-------- PASSAGE --------

At Raffles American School, we are committed to ensuring that each student thrives as a learner. It is part of our Mission statement; it is part of all our professional learning conversations; it is part of every interaction and learning experience each day. 

Throughout this year, teachers have focused on Writing as one of our Professional Learning Communities when we meet together on Friday afternoon. In Elementary, this has seen us develop ‘menus’ of writing skills that we use with children to ‘level up’ their writing. We have collaborated together to moderate writing tasks, share best practices and talk about the different strategies we can use to support individual learners. Starting with our smallest learners who are beginning to understand that marks have a meaning to our older learners who are learning to write polished pieces for different purposes and make sure their writing has pizzaz!

“…every child deserves to start where he or she is as a writer and to be challenged to go farther.” –Lucy Calkins

We recognize that all children as writers are unique and have different needs, and consequently, they need their learning experiences to be personalized. Each child has an area of writing they do well at and an area they need to work on to become a better writer. Our job is to meet them where they are currently and build upon their skills and confidence. 

All children are supported by their teachers, who know what they can do and what goals they need to work on next. Conferencing with each child is an essential part of the writing process, giving them direct, personalized feedback. “Wow, I can see you have tried to use ambitious vocabulary here. Next time, we need to work on using a range of sentence openers to grab the attention of the reader.” Teachers work together to plan a myriad of learning experiences in all areas of writing, from spelling and word work to summative research projects, to ensure children are excited about learning and can access, engage, and express their understanding. We use the data from writing assessment tasks and observations from students writing each day to tailor differentiated learning experiences, so children are challenged to keep learning and growing in their abilities and confidence.

-------- ENTRIES SUPPLIED --------

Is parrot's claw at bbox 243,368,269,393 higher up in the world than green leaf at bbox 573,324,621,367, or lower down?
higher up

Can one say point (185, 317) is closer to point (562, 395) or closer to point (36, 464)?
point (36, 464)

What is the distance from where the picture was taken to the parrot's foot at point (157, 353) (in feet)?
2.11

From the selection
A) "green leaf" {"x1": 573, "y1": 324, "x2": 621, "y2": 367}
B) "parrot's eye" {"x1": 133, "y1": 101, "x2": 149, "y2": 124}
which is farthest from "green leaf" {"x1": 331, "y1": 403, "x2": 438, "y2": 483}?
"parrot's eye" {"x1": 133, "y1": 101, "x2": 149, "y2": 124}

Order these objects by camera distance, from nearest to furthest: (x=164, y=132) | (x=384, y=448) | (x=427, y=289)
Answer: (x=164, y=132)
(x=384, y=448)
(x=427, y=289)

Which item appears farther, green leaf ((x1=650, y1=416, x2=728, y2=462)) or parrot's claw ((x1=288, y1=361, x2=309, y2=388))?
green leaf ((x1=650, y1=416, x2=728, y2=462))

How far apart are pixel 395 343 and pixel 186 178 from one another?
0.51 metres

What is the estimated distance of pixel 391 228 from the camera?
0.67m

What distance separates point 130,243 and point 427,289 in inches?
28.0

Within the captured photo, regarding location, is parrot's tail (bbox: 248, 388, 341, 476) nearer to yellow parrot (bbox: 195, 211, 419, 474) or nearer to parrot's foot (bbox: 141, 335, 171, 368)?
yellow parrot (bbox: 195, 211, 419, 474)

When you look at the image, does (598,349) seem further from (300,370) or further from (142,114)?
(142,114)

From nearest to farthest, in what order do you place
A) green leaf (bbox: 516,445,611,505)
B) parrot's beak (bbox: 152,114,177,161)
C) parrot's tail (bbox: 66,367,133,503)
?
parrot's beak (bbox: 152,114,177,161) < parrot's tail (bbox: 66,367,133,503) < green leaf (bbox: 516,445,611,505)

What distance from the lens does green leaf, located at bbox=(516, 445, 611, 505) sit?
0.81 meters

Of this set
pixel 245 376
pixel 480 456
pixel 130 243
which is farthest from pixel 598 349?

--------

WRITTEN INSTRUCTION: Continue the piece on how the school teaches writing, picking up after its final sentence.

FINAL ANSWER:
‘Every student can learn, just not on the same day, or the same way.’ –George Evans

Small group work is utilized to scaffold learning to ensure each child gets personalized attention and feedback as they write. Students are challenged with questions and tasks which are engaging using a range of resources from around the world.  Specialist teachers and teaching assistants work with homeroom teachers in making sure that each child is focused on and challenged to continually develop their writing skills. Goal setting promotes independence, empowering them to be responsible and confident in their abilities. Not all writing is a polished finished piece. Sometimes we are working at the word level, focusing on phonics, spelling, and our understanding of how words are structured. Sometimes we work through the writing process, plan and draft our ideas, and then edit our work to improve it. Sometimes we are following a specific text type, and sometimes we are writing for the sheer enjoyment of being creative and sharing stories from our imagination.

How do you share with your children that you are a writer? Do they see you writing shopping lists and birthday cards? Do they see you writing in a journal each day? Do they see you writing work documents and editing and revising your writing? Working in partnership with parents is also a vital element of this process. Teachers share ‘curriculum flyers’ with parents throughout the term. The curriculum flyers provide parents with the text type (or genre) of writing that the children will be working on in their next unit so parents can ask questions and discuss with their children what interests them and what they are learning about at school. Key vocabulary and questions are included, so parents are able to discuss these important concepts with their children in their Mother Tongue.  

Communication between parents and their child’s teacher is essential, and we believe that successful learning at Raffles American School is more than just repetitious memorization and report cards. It is a partnership between students, parents, and teachers that provides our students with the highest quality of learning to advance them into high school and beyond.